En Terre Sainte, l'archéologie a été et est encore souvent apprivoisée de manière idéologique. Elle doit pourtant mettre en évidence la manière dont chrétiens, juifs, musulmans ont su vivre ensemble. Si l'on retrouve des monuments de la même époque qui sont à la fois chrétiens, juifs, musulmans, cela signifie que les trois communautés vivaient, sinon en symbiose, du moins sans problème et surtout sans violence quotidienne implacable. L'archéologie a là un rôle très fort à jouer et au premier chef dans la Palestine historique. Dès les origines du christianisme « archéologique », donc surtout à compter du IVe siècle, on peut constater, comme en Jordanie actuelle, par exemple, des églises ont continué à être restaurées jusqu'au IXe-Xe siècles. Une leçon de tolérance qui dure jusqu’au XXe siècle ; je prendrai l’exemple de l’archéologue chrétien, devenu directeur général adjoint de l'UNESCO, Mounir Bouchenaki, Algérien et musulman, qui racontait comment dans son quartier d'Alger, dans les années 50 du XXe siècle, les fêtes religieuses, juives, chrétiennes et musulmanes étaient fêtées en commun dans le même immeuble. Nous avons eu une continuité de coexistence pacifique qui a traversé le Haut Moyen Âge, le Moyen Âge. L'époque moderne a été plus tumultueuse. L'époque contemporaine est trop souvent une vraie tragédie qui ne devrait pas avoir lieu, de plus, au nom du même Dieu. Repartir de l'archéologie chrétienne pourrait être un vecteur puissant de paix comme d'espérance.

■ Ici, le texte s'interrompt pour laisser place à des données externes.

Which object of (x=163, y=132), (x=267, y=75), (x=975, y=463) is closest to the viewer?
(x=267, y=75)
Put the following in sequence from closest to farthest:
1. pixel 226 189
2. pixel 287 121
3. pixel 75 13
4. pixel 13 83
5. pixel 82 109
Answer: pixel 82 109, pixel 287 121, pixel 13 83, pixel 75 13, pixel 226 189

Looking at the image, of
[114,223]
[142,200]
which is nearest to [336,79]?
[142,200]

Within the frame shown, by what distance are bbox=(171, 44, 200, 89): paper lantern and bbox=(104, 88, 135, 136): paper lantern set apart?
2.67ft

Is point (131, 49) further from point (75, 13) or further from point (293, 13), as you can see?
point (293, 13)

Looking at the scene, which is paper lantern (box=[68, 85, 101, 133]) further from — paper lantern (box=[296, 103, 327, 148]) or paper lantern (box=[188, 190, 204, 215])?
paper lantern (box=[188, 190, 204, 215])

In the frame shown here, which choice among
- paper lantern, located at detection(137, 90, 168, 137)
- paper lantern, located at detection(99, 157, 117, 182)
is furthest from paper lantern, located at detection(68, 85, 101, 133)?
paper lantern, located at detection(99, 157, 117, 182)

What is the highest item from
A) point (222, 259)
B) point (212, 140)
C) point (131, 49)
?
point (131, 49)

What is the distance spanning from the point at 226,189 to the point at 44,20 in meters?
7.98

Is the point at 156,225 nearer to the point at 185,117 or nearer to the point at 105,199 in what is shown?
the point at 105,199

Cette lettre est-elle une reconnaissance pour l'Institut pontifical désormais centenaire? Comment percevez-vous son avenir?
Cette lettre interpelle sur l’intérêt du Pape qu’elle manifeste et la prise de conscience de l'importance de notre institution et de son rayonnement. Un message adressé à tous les évêques du monde. Ce n'est pas l'Institut pontifical d'archéologie chrétienne «de Rome». C'est un institut qui a eu un très fort rayonnement dans le monde et qui doit être renouvelé. Nous avons parrainé par exemple, il y a quelques années de cela l’université catholique de Barcelone pour l’archéologie chrétienne; en 40 ans d'enseignement, des étudiants sont rentrés docteurs en archéologie chrétienne au Japon en l'Amérique latine, et du Sri Lanka à l'Inde mais aussi dans des pays plus proches de nous au Maghreb, en Grèce, à Chypre et dans tout le Proche et Moyen-Orient. Le flux s’est quelque peu interrompu, au gré des conflits récents, mais le nouveau recteur, Mgr Stefan Heid, a su trouver des mécènes pour des bourses d'études, le principal problème actuel étant souvent de pouvoir soutenir le coût «d’une vie étudiante» à Rome. Le rôle international de l’Institut peut être revigoré grâce à cette prise de position extraordinaire du Pape Léon XIV. Avec le Pape Damase (366-384), patron de l’archéologie chrétienne qui entreprit la vénération des martyrs romains sur la base de sources sûres, les Papes Pie IX et Pie XI, le Pape Léon XIV apparaît aujourd’hui, par cette lettre apostolique, comme le quatrième grand Pape conscient en profondeur de la force et de la valeur du témoignage archéologique. L’Institut pontifical d’archéologie chrétienne pour son centenaire, la fête de Saint-Damase et ce début de pontificat, ne pouvait espérer mieux pour son avenir!